Характерно, что литературные образцы, отмеченные наиболее фундаментальными и острыми коллизиями личностного самоопределения (и, соответственно, неоднозначностью героев, образа автора, поэтики и т. д.), представляют, с позиции интерпретаторов, и высшие достижения культуры, которые, собственно, и выступают преимущественным объектом внимания, и наиболее сложную проблему для истолкования. Тогда как предельной жанровой отчетливостью (в любом из перечисленных аспектов) характеризуются как раз произведения дисквалифицируемой словесности, а она, в качестве «беллетристики», обычно не входит в сферу рассмотрения литературоведа. В этом смысле в работе интерпретатора воспроизводится базовый и неразрешимый конфликт между имманентными нормами литературной культуры, с одной стороны, и стандартами более широкой культуры общества в условиях запоздалой и тормозимой модернизации (с негативной оценкой субъективности и нормативной редукцией ее к идеологическим целостностям рода, нации, почвы и т. п.), с другой. В аспекте жанровой квалификации литературного материала это ведет просто-таки к объяснительному параличу. Роман, поэма, драма в таких случаях выступают не в своей родовой определенности, а в качестве манифестации чисто индивидуального своеобразия гениального автора, что неконтролируемым образом меняет направленность, логику и средства интерпретации. Отсюда – характерная теоретическая беспомощность и неспособность выдвинуть генерализованные средства объяснения: роман становится «тургеневским», поэма – «пушкинской», эпос – «толстовским». При попытках же уловить собственно логическую структуру объекта описания и объяснения литературовед принужден ограничиваться демонстрацией примеров (фрагментов), лишь иллюстрирующих выдвигаемое определение. В более общем смысле можно поставить в связь типичные характеристики центрального героя русской литературы как «лишнего человека» – маргинала в столкновении с «чужой» культурной средой – и постоянные маркировки своеобразия русской литературной классики исключительно в негативных категориях – «не-жанра», «анти-жанра» и т. п.

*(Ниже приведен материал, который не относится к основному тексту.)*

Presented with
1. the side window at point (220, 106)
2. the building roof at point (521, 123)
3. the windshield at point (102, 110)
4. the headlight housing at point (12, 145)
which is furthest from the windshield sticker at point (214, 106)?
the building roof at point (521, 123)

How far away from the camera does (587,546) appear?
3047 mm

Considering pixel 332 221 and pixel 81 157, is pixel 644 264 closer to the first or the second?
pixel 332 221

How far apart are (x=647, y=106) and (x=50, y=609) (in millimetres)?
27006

Допустимо заключить, что в логическом отношении жанр выступает сегодня чисто регулятивной идеей организованной целостности культурного универсума. В содержательном же смысле он является апелляцией к целому культуры как к совокупности субстантивно заданных образцов лучшей, избранной литературы. Иначе говоря, жанр используется в качестве интегративного стандарта литературной культуры так, как ее понимает группа интерпретаторов. Жесткость подобного отбора, замкнутость пантеона авторов и репертуара образцов наводят на мысль о том, что в современной ситуации можно видеть в жанре не только «память» литературы, но и механизм ее забывания (тогда коррелятом бахтинского понятия «памяти жанра» могла бы быть «жанровая амнезия»).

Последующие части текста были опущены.